How sequentially consistent ordering in c++ define a total order?

Question

I am reading the following example from https://en.cppreference.com/w/cpp/atomic/memory_order#Sequentially-consistent_ordering. And I have a hard time understanding

under what situation assert(z.load() != 0); will fail.
why does using memory_order_seq_cst over memory_order_ack_rel make z never be 0.

#include <thread>
#include <atomic>
#include <cassert>
 
std::atomic<bool> x = {false};
std::atomic<bool> y = {false};
std::atomic<int> z = {0};
 
void write_x()
{
    x.store(true, std::memory_order_seq_cst);
}
 
void write_y()
{
    y.store(true, std::memory_order_seq_cst);
}
 
void read_x_then_y()
{
    while (!x.load(std::memory_order_seq_cst))
        ;
    if (y.load(std::memory_order_seq_cst)) {
        ++z;
    }
}
 
void read_y_then_x()
{
    while (!y.load(std::memory_order_seq_cst))
        ;
    if (x.load(std::memory_order_seq_cst)) {
        ++z;
    }
}
 
int main()
{
    std::thread a(write_x);
    std::thread b(write_y);
    std::thread c(read_x_then_y);
    std::thread d(read_y_then_x);
    a.join(); b.join(); c.join(); d.join();
    assert(z.load() != 0);  // will never happen
}

As far as I under, for either read_x_then_y or read_y_then_x, they could observe a state among:

x = true and y = false
x = false and y = true
x = true and y = true
x = false and y = false

The first 2 cases make z = 1 (eventually 2), the third case makes z = 2, and the last case makes read_x_then_y and read_y_then_x wait until one of `x' and 'y' become true. However, according to the cppreference

This example demonstrates a situation where sequential ordering is necessary. Any other ordering may trigger the assert because it would be possible for the threads c and d to observe changes to the atomics x and y in opposite order.

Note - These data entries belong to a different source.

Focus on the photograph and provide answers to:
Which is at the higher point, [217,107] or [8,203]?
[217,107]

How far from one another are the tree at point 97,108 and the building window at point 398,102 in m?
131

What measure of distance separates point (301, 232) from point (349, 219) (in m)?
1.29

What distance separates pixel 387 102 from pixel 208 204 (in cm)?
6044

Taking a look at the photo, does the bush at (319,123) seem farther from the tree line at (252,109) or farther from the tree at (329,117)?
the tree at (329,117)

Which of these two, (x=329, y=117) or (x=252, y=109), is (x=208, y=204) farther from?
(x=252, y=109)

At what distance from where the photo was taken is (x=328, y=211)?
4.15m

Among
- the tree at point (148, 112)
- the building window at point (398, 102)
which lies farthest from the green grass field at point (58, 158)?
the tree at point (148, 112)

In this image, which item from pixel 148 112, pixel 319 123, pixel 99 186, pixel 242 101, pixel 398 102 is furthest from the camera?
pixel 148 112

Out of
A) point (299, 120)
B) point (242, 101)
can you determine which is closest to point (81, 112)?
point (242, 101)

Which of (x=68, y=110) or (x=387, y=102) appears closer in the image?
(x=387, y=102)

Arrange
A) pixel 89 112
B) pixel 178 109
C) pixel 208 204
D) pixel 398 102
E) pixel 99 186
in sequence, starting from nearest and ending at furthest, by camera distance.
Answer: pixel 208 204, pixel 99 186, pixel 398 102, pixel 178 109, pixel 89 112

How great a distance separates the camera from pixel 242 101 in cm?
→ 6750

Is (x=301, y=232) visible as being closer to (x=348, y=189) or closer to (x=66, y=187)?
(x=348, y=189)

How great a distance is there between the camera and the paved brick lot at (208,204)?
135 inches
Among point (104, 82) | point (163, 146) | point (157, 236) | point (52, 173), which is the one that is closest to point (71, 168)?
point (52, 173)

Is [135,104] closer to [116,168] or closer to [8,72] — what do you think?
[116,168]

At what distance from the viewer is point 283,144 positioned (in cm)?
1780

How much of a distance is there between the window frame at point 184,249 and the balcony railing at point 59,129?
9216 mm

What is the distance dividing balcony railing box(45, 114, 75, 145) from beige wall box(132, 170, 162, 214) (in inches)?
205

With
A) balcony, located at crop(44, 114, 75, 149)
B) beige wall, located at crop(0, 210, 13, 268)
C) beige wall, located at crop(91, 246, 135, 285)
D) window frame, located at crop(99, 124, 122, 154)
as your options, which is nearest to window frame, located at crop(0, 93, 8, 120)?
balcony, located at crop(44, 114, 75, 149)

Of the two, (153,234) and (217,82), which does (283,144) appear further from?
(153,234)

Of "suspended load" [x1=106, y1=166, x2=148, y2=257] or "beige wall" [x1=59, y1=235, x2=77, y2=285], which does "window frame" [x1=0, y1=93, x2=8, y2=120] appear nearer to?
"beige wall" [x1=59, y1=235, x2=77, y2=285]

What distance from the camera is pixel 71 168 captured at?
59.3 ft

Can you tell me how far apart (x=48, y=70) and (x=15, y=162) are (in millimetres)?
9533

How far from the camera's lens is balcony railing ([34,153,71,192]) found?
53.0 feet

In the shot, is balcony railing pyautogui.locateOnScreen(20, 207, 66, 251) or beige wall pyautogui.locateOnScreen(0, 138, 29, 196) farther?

I don't understand how is that possible. How would the changes to x and y be in the opposite order?

In addition, I am wondering how would the use of memory_order_seq_cst solves the problem. Is it forcing the x.load in read_x_then_y must be executed before y.load?

The question is not how changes to `x` and `y` can _happen_ in opposite order. The question is, how can one thread write them in a certain order, and another thread _observe them to change_ in the opposite order? The answer may lead you down a rabbit hole of [multi-level memory architectures](https://en.wikipedia.org/wiki/CPU_cache#Cache_hierarchy_in_a_modern_processor). — Solomon Slow, Jun 06 '23 at 05:05
It is forcing the effect of `x.load` to be visible to all other processors before the effect of `y.load`. Other orderings do not require effects to be propagated in a way that preserves order. For example, if both accesses are relaxed, then processor 2 might read x from cache, but y from memory, causing it to observe the modified y immediately, but it won't observe the modified x until its cache is invalidated. — Raymond Chen, Jun 06 '23 at 05:06
@SolomonSlow So z might be 0 when read_x_then_y is executed on one core while read_y_then_x is executed on the other core and the cache for these two cores are somehow not consistent at the moment? To be specific, at the very beginning, both x and y are false. Then x (or y) is set to true by one thread and this information is only propagated to read_x_then_y's cache (which makes read_x_then_y reads x = true and y = false), while at the moment y is set to true but this information is only propagated to read_y_then_x's cache (which makes read_y_then_x reads x = true and y = false)? — heturing, Jun 06 '23 at 18:06
@RaymondChen So this might happen when there is a cache incoherence? Can z still equal to 0 on architectures that assure cache coherence?" — heturing, Jun 06 '23 at 18:13
[The Wikipedia page for cache coherence](https://en.wikipedia.org/wiki/Cache_coherence#Definition) notes that cache coherence is weaker than sequential consistency. Cache coherence does not require separate memory locations to be temporally coherent with each other, so the problem can still occur. You need sequential consistency to ensure that the changes to `x` are observable to all processors before the changes to `y`. — Raymond Chen, Jun 06 '23 at 18:57

score 2 · Answer 1 · answered Jun 06 '23 at 18:33

I suggest reading my introduction to memory orders, which explains most of this.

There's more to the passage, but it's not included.